These vulnerabilities present in the default applications of the Chinese brand’s Android overlays.
Security vulnerabilities in computer systems like smartphones allow cybercriminals to remotely trigger code execution. Concretely, a hacker can launch malware without knowing the security mechanisms of the Android system.
These vulnerabilities also provide access to system components and can allow a cyberattacker to control critical system functions or obtain sensitive data, recalls the specialized site 01net.
“An attacker can launch any potentially sensitive functionality in all applications installed on the user’s device”, details Oversecured. On May 2, American researchers discovered up to 20 security vulnerabilities in applications and system components of Xiaomi smartphones. “which pose a threat to all users” of the brand.
Malware, downloaded via the Play Store or an alternative store (APK Pure or Aptoide), could for example rely on these vulnerabilities to attack banking applications.
Updates
These vulnerabilities present in the default applications of the Chinese brand’s Android overlays, HyperOS and MIUI, and in the software components essential to the operation of the interface open the door to numerous potential cyberattacks.
Among the applications affected by these security flaws, we find the Gallery app, the Getapps store (the former Xiaomi Market), the Mi Video player, the settings app or even ShareMe, the tool that allows you to easily exchange files.

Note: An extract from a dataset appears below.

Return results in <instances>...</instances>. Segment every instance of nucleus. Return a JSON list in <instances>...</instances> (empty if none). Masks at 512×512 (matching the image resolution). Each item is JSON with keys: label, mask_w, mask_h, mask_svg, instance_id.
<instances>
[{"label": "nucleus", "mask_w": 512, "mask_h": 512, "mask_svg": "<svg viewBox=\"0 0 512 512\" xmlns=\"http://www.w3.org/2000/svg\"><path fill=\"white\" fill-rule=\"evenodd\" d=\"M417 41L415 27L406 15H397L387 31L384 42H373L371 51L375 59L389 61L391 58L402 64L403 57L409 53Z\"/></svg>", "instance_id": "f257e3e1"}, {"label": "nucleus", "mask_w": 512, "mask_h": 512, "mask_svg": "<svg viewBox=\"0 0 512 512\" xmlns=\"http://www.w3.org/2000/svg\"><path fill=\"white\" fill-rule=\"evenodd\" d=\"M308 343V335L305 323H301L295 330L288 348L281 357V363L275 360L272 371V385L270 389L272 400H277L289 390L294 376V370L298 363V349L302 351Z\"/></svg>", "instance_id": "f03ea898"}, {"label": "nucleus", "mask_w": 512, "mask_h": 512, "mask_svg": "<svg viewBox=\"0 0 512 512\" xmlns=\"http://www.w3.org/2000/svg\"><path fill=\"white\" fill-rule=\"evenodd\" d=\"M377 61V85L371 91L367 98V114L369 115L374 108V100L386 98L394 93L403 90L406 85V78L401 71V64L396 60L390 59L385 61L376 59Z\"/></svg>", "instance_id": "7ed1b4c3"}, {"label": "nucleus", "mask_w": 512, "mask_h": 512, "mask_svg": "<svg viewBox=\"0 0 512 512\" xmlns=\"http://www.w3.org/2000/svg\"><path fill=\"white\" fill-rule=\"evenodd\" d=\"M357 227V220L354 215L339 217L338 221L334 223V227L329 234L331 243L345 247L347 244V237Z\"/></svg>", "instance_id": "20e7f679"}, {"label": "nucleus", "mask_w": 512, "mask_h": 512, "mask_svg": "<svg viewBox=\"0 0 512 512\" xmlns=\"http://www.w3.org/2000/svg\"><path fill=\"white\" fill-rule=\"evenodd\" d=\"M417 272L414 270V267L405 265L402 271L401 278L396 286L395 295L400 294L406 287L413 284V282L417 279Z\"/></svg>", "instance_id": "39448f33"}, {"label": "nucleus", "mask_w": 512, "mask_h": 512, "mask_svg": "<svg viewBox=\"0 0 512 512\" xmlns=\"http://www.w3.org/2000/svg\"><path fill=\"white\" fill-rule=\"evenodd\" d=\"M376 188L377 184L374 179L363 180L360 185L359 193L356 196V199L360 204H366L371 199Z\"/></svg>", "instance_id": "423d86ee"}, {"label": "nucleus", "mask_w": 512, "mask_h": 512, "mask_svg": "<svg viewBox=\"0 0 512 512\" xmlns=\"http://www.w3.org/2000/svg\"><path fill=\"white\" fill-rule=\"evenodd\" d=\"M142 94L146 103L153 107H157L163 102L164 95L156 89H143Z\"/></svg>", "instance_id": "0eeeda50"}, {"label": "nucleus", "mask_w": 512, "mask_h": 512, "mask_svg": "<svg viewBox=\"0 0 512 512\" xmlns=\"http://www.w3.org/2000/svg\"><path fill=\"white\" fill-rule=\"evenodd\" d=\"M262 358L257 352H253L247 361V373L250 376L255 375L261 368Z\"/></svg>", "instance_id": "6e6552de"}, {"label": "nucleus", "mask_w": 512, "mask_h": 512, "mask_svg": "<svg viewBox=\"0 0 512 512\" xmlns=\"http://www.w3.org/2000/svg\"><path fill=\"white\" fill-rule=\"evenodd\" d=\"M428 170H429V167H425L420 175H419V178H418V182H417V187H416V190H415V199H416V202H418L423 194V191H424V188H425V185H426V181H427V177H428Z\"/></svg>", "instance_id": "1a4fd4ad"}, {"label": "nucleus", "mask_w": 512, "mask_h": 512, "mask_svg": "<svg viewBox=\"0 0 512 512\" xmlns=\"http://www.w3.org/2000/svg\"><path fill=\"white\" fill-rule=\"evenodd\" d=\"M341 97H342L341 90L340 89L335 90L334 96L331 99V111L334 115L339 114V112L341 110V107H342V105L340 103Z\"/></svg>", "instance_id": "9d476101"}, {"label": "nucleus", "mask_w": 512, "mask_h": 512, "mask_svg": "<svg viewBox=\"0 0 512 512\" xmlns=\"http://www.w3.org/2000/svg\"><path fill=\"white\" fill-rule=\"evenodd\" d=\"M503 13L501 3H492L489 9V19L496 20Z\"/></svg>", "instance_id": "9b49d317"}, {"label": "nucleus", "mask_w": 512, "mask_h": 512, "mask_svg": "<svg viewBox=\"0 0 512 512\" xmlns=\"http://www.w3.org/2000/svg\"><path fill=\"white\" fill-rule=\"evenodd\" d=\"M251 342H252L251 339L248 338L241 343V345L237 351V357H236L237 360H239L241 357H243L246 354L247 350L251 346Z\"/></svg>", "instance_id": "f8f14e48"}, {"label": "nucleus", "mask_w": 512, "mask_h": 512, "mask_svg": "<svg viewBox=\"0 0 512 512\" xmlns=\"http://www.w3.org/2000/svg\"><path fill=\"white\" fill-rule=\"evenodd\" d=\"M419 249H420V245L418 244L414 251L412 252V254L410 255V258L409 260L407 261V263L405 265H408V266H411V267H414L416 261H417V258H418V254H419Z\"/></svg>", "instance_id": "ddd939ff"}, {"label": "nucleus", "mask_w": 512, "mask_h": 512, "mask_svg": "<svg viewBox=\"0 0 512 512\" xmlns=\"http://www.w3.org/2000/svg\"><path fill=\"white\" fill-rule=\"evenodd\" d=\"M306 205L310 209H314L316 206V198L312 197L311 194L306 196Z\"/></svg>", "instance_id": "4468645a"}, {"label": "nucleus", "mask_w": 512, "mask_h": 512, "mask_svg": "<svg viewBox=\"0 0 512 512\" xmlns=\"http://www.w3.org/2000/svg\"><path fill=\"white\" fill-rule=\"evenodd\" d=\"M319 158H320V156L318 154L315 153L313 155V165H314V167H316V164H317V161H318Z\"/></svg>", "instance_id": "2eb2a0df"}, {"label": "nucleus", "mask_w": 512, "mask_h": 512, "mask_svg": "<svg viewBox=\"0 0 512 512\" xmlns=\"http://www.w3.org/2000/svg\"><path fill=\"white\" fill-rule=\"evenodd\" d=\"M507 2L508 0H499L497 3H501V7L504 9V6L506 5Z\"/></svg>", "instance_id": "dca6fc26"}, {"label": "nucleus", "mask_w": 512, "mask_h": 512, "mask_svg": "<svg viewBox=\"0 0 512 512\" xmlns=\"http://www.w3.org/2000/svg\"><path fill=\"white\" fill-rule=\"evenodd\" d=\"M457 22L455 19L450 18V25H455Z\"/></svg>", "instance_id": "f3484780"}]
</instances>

Among the system components deemed vulnerable, Oversecured lists MIUI Bluetooth, phone services, print manager, Xiaomi Cloud, and the security section dedicated to protecting the device and user data.
Alerted by Oversecured, Xiaomi does not indicate whether the flaws identified have been corrected, but the deployment of patches is expected.
The only solution to protect yourself as best as possible from these threats: make sure to regularly update the applications on your Android smartphone.